Material supplied
▬▬▬▬▬▬▬▬▬▬
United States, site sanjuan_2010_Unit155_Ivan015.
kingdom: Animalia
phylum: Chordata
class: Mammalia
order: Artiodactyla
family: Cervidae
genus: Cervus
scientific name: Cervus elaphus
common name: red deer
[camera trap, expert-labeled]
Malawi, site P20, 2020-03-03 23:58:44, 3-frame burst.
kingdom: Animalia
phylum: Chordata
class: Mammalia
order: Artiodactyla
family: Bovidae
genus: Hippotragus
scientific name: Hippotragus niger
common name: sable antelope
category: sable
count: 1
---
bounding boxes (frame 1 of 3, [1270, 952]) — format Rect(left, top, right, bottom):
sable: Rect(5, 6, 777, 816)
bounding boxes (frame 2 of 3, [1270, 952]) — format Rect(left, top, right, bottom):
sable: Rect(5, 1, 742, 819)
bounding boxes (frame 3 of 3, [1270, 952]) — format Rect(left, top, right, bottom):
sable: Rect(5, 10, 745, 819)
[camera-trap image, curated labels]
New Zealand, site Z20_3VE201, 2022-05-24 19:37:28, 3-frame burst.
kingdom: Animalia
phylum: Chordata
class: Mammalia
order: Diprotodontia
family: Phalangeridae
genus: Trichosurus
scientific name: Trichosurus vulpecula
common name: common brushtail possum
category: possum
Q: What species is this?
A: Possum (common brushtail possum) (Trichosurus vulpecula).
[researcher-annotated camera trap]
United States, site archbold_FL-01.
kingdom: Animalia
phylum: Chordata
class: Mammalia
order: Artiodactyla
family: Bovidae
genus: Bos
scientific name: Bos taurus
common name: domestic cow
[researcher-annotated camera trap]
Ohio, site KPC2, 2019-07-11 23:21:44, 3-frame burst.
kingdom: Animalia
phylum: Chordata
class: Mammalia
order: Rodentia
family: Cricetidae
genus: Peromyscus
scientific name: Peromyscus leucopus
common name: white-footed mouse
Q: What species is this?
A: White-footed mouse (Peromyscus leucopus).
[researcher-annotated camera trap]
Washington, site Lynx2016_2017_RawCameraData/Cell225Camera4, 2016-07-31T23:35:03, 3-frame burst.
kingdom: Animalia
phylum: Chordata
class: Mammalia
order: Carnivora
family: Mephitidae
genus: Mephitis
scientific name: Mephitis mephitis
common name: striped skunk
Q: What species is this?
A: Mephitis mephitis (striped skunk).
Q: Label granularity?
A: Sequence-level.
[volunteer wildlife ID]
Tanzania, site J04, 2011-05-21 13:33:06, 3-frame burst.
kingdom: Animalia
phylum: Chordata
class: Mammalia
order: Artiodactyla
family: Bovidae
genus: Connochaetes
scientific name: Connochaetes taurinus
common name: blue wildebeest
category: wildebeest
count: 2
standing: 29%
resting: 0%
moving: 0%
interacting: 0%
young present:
▬▬▬▬▬▬▬▬▬▬
Make a verbatim copy of each record.

Answer space
United States, site sanjuan_2010_Unit155_Ivan015.
kingdom: Animalia
phylum: Chordata
class: Mammalia
order: Artiodactyla
family: Cervidae
genus: Cervus
scientific name: Cervus elaphus
common name: red deer
[camera trap, expert-labeled]
Malawi, site P20, 2020-03-03 23:58:44, 3-frame burst.
kingdom: Animalia
phylum: Chordata
class: Mammalia
order: Artiodactyla
family: Bovidae
genus: Hippotragus
scientific name: Hippotragus niger
common name: sable antelope
category: sable
count: 1
---
bounding boxes (frame 1 of 3, [1270, 952]) — format Rect(left, top, right, bottom):
sable: Rect(5, 6, 777, 816)
bounding boxes (frame 2 of 3, [1270, 952]) — format Rect(left, top, right, bottom):
sable: Rect(5, 1, 742, 819)
bounding boxes (frame 3 of 3, [1270, 952]) — format Rect(left, top, right, bottom):
sable: Rect(5, 10, 745, 819)
[camera-trap image, curated labels]
New Zealand, site Z20_3VE201, 2022-05-24 19:37:28, 3-frame burst.
kingdom: Animalia
phylum: Chordata
class: Mammalia
order: Diprotodontia
family: Phalangeridae
genus: Trichosurus
scientific name: Trichosurus vulpecula
common name: common brushtail possum
category: possum
Q: What species is this?
A: Possum (common brushtail possum) (Trichosurus vulpecula).
[researcher-annotated camera trap]
United States, site archbold_FL-01.
kingdom: Animalia
phylum: Chordata
class: Mammalia
order: Artiodactyla
family: Bovidae
genus: Bos
scientific name: Bos taurus
common name: domestic cow
[researcher-annotated camera trap]
Ohio, site KPC2, 2019-07-11 23:21:44, 3-frame burst.
kingdom: Animalia
phylum: Chordata
class: Mammalia
order: Rodentia
family: Cricetidae
genus: Peromyscus
scientific name: Peromyscus leucopus
common name: white-footed mouse
Q: What species is this?
A: White-footed mouse (Peromyscus leucopus).
[researcher-annotated camera trap]
Washington, site Lynx2016_2017_RawCameraData/Cell225Camera4, 2016-07-31T23:35:03, 3-frame burst.
kingdom: Animalia
phylum: Chordata
class: Mammalia
order: Carnivora
family: Mephitidae
genus: Mephitis
scientific name: Mephitis mephitis
common name: striped skunk
Q: What species is this?
A: Mephitis mephitis (striped skunk).
Q: Label granularity?
A: Sequence-level.
[volunteer wildlife ID]
Tanzania, site J04, 2011-05-21 13:33:06, 3-frame burst.
kingdom: Animalia
phylum: Chordata
class: Mammalia
order: Artiodactyla
family: Bovidae
genus: Connochaetes
scientific name: Connochaetes taurinus
common name: blue wildebeest
category: wildebeest
count: 2
standing: 29%
resting: 0%
moving: 0%
interacting: 0%
young present:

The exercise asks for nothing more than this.